I was able to go a long way without optimizing the Matrix and Point classes. Since most of my games and prototypes were relatively simple or made limited use of points and matrices it didn’t matter too much, that is until Red Ice, which was using 5 physics steps per frame and computing tons of vectors and collision responses.
Optimizing the Drawing
The problems became evident in the profiler. First was the classic of “draw less”. Because Red Ice is running at 1024×768 even clearing the entire canvas can get costly, not to mention copying over the ice and blood canvases to the main one. In order to break through this bottleneck I separated out the rink/background and blood canvases into layers that stay below the main canvas. Since the rink never redraws and since the blood only adds and erases strokes in a semi-permanent way, this saves copying a ton of image data to the main canvas, which in turn saves a ton of time. I still clear the entire main canvas every frame, but implementing selective clearing is a big project and would have limited performance gains (we still need to clear big chunks of the canvas most updates with all the stuff moving around).
Optimizing Joystick Input
Now that we are drawing less the next big bottleneck came from joystick input. This sounds pretty ridiculous for anyone coming from a non-web background, but considering that using 6 XBox 360 controllers as input into an HTML5 game was pretty much unheard of, it’s not inconceivable that the first time it has been done might not be the most optimal. The core of the issue was that every single piece of data that is transferred from the native extension into JavaScript slows things down. Even something as simple as an array of true/false values for buttons. Even an array of six integers for six axes. Even an object with two properties buttons
and axes
. Each single piece slows things down.
The first performance improvement I made was to use a single integer for all the buttons, holding each one in a bit. This gave an immediate 25% speedup, confirming that going from an array of 10 booleans to 1 integer (reducing the number of items passed across) speeds things up. Next, since I wasn’t using the additional 4 axes I decided to only pass 2 axes as a temporary fix. This also gave a decent speedup, especially at the 6 controller mark, because each additional controller was additional data.
At this point I was stumped for a while, but then I realized that if I could pass a single JSON string across that would only be a single item of data, no matter how many joysticks or axes were active. I assumed that browsers were pretty good at parsing JSON, since that is most of what the JavaScript interpreter does on all web pages, and after a day of struggling getting C++ to spit out JSON it was legit and joystick input was no longer an issue.
Optimizing the Points
This finally exposed the remaining problems of the Point
class and garbage collection being the next bottle neck. Due to all the physics updates and point computations it was creating tons of new Point objects and each additional point operation created more because the operations were non-destructive. The good news is that I have a full test suite for the Point class, so that I can refactor and optimize without any fear. This was quite valuable when testing crazy new ideas to see if they would improve performance without breaking everything. I figured that since I was creating so many points that if I added optional destructive methods, and used them in the right places, that could reduce the new point creation and also GC load quite a bit.

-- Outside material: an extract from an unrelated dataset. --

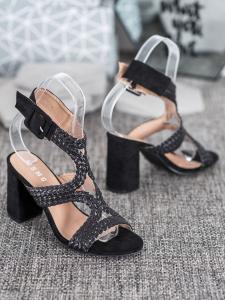 Pletené sandálky na stĺpci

I wish that JavaScript or CoffeeScript would allow for a shortcut to use !
as a method suffix like in Ruby, because it is a known convention for destructive methods. The closest I could come would be point["add!"](otherPoint)
, which was too brutal on the mind and eyes to make it into common usage. If CoffeeScript could auto-compile point.add!(otherPoint)

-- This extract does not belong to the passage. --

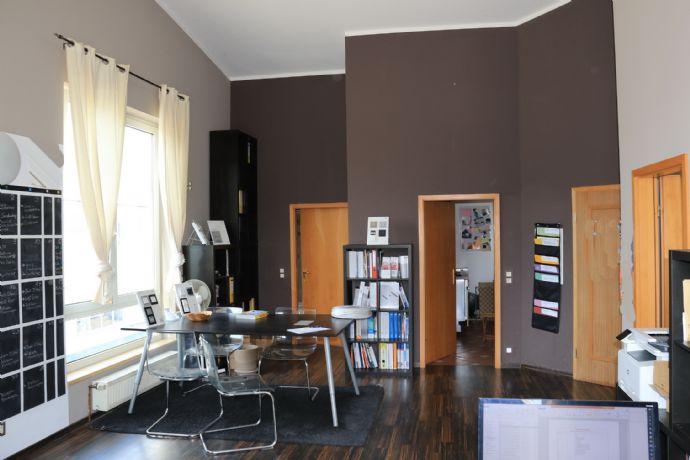 Originelle Wohnung, 2,5-Raum, modern, hohe Decken, grosse Terrasse.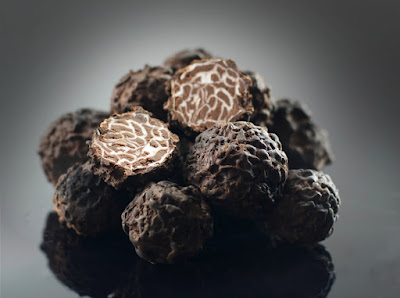 When the decoration of a sweet truffle becomes similar to the real one truffleat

into the index-operator notation like it does with a.class
and a.new
then it would be okay, but until then the !
suffix is out.
JavaScript does allow for the $
symbol in variable and method names so, by necessity, I have chosen to use $
as the glyph of destruction, which has its own poetry in a way. point.add$(otherPoint)
not bad, but not my first choice.
Now, armed with new destructive methods, I set about looking for places in the physics and collisions where I could slip them in to prevent the creation of unwanted/unused points. Then a funny thing happened, the majority of the places I looked needed the operators to be non-destructive, and it was difficult to see exactly where a destructive method could be added without unwanted side-effects except in a few simple situations such as point = point.add$(delta) => point.add$(delta)
.
While I was cleaning up the Point code I was thinking about a conversation I had on GitHub about the performance benefits from using prototype inheritance rather than object augmentation. This sounded like a good idea in this case, as Point
s are primitive objects with their x
and y
properties on the outside and all of their methods using this
everywhere. The one sticking point was that I could not abide having to stick new
in front of the point constructor in ten thousand places in my existing and future code. If only there was some way to get the advantages of prototype performance, without pushing the syntactic hassles onto the people using the class.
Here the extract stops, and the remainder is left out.